#### DATA EXTRACT ####

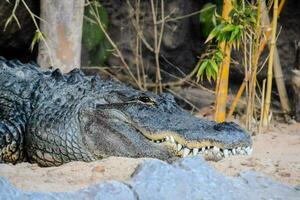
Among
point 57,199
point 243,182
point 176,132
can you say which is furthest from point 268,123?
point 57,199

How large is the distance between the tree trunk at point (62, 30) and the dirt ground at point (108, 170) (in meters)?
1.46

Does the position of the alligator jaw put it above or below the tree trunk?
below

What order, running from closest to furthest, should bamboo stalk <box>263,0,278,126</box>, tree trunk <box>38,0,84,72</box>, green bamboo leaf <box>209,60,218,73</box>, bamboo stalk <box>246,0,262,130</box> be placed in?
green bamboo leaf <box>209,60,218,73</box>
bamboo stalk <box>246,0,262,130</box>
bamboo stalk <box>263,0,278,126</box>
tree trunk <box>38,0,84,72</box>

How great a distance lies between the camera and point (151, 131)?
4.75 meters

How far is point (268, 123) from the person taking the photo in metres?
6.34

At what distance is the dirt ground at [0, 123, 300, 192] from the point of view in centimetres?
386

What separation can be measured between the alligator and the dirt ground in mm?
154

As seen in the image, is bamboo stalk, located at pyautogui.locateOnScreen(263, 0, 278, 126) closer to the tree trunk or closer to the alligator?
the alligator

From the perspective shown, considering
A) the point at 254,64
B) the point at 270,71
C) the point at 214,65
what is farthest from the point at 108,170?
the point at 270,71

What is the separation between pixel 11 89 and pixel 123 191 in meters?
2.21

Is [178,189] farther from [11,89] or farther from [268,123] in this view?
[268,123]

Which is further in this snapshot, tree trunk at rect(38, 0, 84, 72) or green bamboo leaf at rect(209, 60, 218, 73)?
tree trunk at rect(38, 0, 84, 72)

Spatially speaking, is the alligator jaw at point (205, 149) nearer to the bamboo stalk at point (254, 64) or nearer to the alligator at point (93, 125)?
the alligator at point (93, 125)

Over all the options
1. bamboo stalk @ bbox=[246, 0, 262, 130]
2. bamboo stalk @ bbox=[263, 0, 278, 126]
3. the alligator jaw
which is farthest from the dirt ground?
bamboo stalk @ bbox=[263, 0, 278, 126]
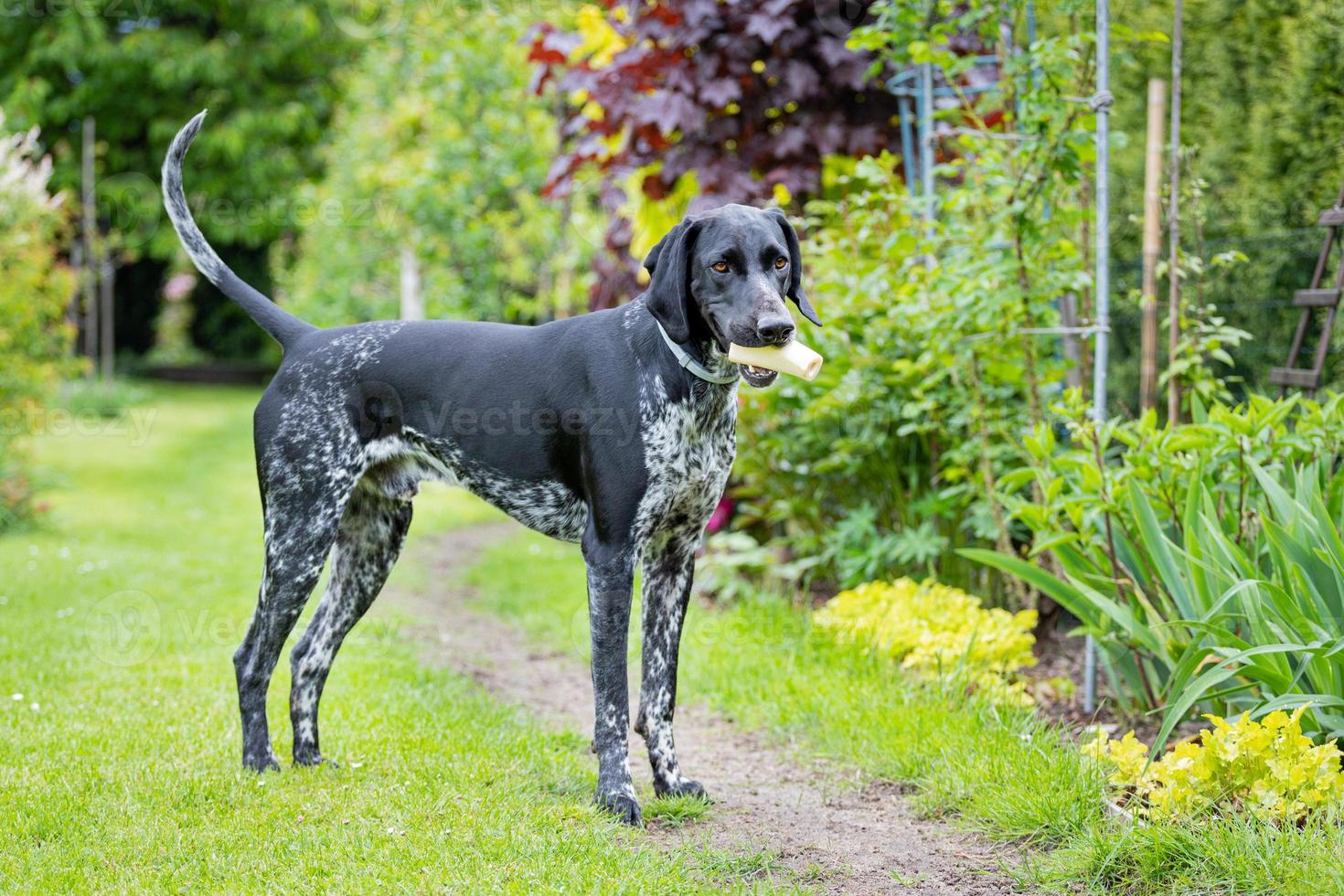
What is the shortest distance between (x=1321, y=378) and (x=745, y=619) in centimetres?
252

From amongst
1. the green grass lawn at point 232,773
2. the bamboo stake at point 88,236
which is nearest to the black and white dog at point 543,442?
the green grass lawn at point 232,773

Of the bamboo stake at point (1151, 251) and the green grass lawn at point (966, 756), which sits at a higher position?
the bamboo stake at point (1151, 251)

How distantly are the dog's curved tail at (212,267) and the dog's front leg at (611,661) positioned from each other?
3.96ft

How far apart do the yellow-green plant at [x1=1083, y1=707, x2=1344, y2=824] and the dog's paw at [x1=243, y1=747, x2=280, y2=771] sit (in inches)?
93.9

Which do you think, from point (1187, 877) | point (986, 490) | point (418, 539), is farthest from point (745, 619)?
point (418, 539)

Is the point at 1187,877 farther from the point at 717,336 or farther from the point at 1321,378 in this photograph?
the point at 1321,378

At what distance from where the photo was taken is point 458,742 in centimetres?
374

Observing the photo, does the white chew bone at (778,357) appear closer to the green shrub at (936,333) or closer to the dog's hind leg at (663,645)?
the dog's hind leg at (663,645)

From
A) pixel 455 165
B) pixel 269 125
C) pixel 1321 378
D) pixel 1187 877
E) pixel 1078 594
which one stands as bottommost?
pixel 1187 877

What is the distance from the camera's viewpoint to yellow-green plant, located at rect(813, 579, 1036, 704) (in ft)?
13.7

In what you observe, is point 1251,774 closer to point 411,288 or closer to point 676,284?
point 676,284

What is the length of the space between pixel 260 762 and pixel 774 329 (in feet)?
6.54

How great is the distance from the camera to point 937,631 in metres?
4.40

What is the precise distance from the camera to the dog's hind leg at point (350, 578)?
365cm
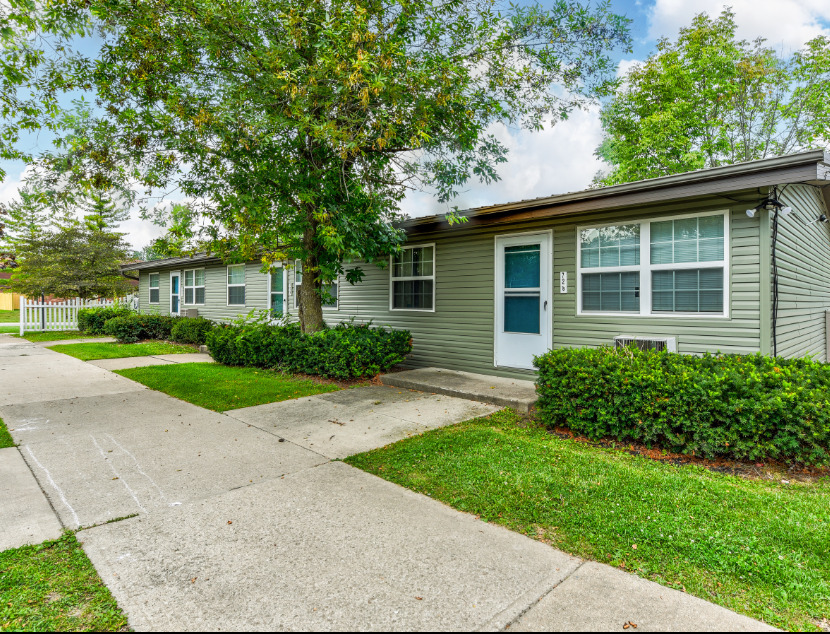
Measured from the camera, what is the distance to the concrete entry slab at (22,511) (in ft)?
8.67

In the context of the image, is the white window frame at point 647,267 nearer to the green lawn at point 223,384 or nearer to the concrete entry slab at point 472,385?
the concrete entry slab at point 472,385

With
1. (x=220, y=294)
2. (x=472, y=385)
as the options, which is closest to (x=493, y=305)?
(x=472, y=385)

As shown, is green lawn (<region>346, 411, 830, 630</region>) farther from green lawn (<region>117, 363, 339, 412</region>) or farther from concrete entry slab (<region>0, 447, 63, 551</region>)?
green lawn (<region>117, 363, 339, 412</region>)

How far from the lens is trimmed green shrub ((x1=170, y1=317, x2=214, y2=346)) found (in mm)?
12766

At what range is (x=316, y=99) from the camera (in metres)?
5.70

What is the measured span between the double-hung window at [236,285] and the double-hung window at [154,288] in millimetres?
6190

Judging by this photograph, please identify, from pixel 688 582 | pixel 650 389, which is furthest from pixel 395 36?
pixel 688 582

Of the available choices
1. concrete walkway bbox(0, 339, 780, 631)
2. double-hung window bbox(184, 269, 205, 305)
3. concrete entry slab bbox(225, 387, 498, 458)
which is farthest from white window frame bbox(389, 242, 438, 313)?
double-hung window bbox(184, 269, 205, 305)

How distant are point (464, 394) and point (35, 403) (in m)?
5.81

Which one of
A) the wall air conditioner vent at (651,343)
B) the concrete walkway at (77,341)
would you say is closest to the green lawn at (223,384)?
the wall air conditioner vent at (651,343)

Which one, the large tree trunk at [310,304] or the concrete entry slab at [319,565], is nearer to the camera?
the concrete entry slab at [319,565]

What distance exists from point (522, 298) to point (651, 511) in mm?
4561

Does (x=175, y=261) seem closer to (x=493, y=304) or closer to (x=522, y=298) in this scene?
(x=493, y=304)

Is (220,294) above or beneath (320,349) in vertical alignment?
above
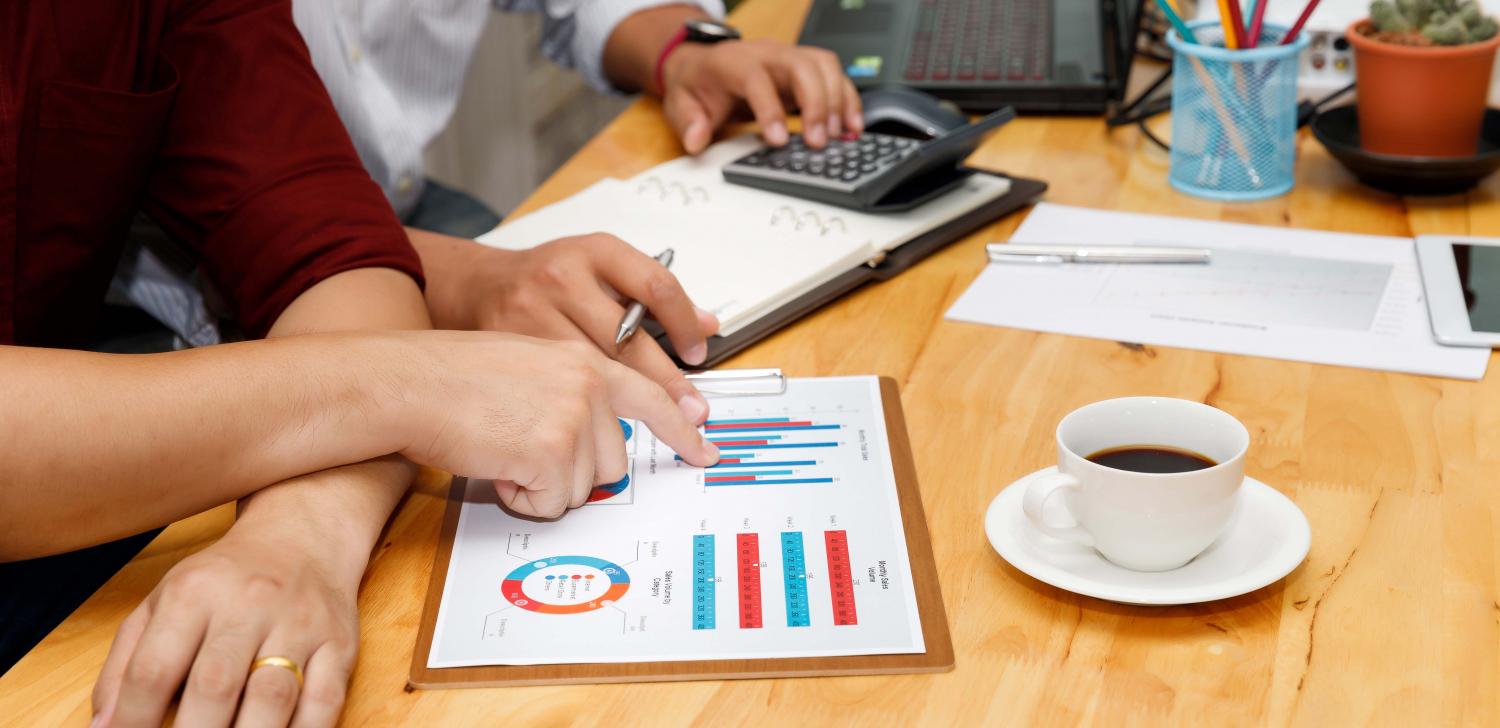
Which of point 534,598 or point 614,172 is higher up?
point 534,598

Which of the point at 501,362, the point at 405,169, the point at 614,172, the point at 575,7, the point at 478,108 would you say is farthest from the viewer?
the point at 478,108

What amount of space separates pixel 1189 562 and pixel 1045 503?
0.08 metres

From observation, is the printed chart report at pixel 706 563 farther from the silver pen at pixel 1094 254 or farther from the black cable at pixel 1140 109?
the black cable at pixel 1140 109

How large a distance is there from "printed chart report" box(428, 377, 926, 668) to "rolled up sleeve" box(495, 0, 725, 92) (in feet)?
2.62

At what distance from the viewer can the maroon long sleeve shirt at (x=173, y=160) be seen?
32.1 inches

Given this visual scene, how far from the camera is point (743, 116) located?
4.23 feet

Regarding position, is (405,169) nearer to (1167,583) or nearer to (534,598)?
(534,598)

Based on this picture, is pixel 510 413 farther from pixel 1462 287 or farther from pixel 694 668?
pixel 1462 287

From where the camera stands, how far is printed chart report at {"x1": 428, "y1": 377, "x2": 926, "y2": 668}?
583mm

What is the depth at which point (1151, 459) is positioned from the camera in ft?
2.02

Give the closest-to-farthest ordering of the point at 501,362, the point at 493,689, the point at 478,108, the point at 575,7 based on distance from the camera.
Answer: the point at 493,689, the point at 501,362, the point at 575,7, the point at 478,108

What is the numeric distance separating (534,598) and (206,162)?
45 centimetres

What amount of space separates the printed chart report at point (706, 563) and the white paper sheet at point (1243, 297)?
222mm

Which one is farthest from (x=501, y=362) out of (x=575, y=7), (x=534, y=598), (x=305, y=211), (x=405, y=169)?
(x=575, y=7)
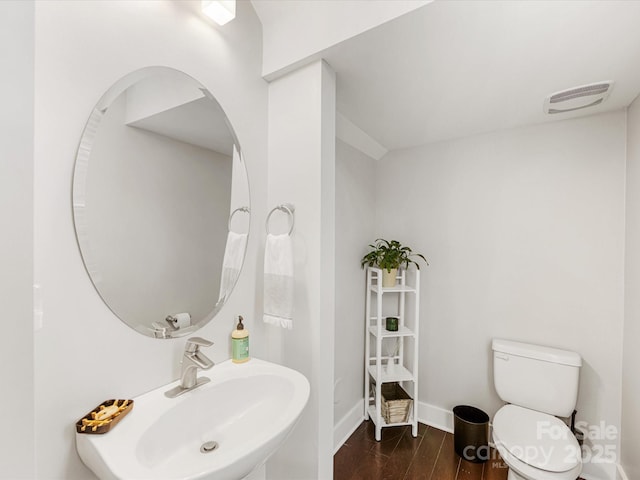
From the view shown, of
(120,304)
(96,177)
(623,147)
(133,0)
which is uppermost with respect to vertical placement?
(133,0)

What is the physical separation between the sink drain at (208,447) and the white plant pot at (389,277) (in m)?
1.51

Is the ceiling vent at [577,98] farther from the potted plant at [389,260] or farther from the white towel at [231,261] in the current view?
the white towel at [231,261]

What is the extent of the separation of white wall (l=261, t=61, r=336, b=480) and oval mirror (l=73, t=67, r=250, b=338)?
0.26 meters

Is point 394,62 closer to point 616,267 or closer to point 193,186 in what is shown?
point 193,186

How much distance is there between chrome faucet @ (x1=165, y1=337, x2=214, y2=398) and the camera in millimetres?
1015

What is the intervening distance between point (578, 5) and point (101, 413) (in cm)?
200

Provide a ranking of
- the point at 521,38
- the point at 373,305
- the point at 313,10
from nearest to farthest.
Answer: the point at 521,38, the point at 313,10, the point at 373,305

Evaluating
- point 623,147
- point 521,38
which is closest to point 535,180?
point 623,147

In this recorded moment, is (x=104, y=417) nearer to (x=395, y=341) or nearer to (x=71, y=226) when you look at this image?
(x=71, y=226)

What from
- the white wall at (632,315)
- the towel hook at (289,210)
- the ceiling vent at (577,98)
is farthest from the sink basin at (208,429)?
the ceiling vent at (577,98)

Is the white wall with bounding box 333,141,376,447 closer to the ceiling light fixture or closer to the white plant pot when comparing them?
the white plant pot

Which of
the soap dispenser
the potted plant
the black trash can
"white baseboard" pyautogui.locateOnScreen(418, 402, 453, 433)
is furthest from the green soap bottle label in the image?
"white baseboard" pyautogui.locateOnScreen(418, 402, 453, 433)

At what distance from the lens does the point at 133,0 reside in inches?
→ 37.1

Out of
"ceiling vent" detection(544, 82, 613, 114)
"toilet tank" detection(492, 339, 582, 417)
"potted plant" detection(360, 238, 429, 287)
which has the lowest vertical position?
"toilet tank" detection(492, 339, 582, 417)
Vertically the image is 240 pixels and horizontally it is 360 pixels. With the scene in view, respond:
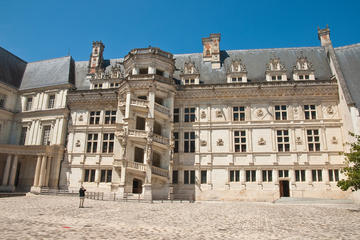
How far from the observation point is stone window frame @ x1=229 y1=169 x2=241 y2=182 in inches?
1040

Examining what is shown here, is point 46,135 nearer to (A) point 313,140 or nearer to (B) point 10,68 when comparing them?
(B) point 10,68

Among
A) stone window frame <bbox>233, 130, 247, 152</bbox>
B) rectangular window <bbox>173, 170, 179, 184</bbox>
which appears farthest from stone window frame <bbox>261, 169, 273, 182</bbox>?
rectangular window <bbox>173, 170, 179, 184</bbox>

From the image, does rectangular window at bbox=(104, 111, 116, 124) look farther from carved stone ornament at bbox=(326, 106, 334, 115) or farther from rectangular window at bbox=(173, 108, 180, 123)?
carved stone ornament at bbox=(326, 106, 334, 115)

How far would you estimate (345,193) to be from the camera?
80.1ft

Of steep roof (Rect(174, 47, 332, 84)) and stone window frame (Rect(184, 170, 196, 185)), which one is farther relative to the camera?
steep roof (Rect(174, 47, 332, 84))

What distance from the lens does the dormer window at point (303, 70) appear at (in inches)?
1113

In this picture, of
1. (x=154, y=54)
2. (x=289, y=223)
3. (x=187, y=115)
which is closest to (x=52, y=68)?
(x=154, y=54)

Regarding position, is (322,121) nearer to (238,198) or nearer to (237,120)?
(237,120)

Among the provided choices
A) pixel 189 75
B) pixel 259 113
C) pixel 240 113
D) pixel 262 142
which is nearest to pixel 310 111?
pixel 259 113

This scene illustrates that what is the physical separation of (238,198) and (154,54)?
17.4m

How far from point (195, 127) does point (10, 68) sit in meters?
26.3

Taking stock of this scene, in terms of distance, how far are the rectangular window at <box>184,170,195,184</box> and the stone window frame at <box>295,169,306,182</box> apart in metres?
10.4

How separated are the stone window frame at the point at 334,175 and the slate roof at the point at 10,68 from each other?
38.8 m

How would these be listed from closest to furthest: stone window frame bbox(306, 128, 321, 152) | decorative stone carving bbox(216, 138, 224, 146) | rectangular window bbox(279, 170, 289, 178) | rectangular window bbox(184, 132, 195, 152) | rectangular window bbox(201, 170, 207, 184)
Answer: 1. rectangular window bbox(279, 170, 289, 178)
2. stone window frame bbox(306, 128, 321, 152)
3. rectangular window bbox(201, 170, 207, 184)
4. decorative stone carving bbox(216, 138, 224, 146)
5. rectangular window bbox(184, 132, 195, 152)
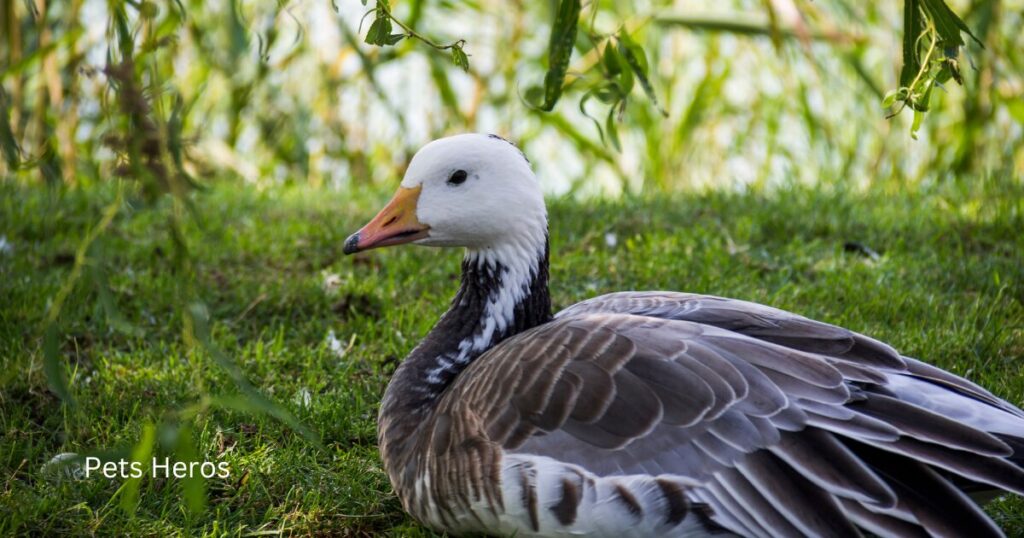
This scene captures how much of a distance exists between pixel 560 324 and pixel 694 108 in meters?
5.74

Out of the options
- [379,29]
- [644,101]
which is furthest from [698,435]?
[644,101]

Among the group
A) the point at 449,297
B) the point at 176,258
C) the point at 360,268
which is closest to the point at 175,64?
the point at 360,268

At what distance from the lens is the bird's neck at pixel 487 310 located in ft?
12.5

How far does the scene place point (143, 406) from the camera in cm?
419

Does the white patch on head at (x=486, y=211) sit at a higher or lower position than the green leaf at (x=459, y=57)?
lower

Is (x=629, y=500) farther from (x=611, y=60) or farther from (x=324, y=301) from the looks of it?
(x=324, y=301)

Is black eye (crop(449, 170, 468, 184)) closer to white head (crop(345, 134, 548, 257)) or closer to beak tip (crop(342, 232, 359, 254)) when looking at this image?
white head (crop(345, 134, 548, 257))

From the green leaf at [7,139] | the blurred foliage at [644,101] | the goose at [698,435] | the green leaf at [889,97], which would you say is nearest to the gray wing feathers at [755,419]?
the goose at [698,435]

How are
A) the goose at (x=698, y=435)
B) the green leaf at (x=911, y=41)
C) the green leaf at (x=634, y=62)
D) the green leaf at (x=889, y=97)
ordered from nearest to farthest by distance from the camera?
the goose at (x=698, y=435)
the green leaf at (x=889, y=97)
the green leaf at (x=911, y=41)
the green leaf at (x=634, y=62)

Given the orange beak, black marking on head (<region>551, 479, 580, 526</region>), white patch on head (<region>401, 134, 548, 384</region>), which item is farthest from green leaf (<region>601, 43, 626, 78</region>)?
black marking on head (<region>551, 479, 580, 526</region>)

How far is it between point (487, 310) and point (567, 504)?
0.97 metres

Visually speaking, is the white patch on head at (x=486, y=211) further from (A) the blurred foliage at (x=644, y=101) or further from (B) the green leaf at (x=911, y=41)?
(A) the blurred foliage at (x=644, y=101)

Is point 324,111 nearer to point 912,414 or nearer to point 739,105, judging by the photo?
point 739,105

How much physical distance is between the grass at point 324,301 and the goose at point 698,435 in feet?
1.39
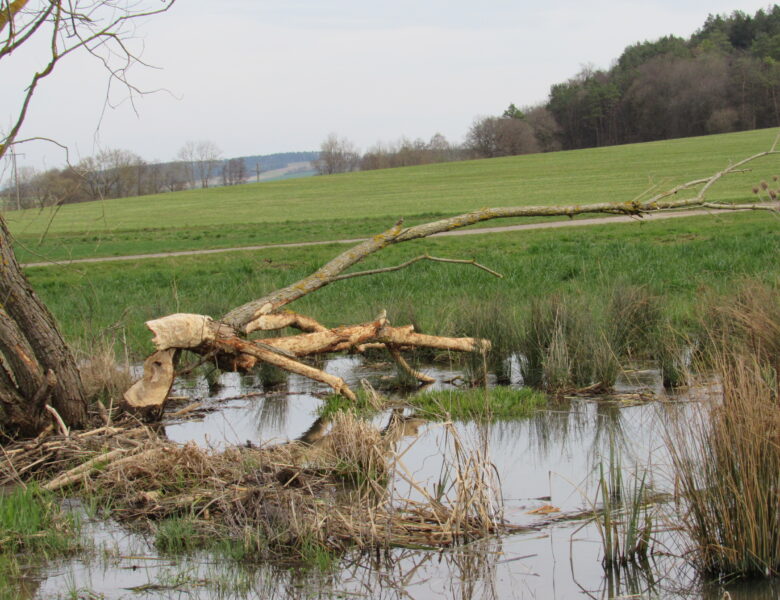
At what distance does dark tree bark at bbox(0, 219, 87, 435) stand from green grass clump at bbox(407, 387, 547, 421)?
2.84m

####

Reproduce exactly, and only, the lines from the one containing "How far is it" through the last line of the records above, both included, leaving out any pictures.

◆ **WRITTEN SOLUTION**:
How far is it between point (487, 310) and point (567, 504)?
0.97 metres

Visually speaking, is the white patch on head at (x=486, y=211) further from (A) the blurred foliage at (x=644, y=101) or further from (B) the green leaf at (x=911, y=41)?
(A) the blurred foliage at (x=644, y=101)

Is point 324,111 nearer to point 912,414 or nearer to point 739,105, judging by the photo?
point 739,105

How much physical distance is between the grass at point 324,301 and the goose at point 698,435 in feet?
1.39
At what distance does dark tree bark at bbox(0, 219, 87, 435) stand from green grass clump at bbox(407, 387, 547, 421)?
2.84m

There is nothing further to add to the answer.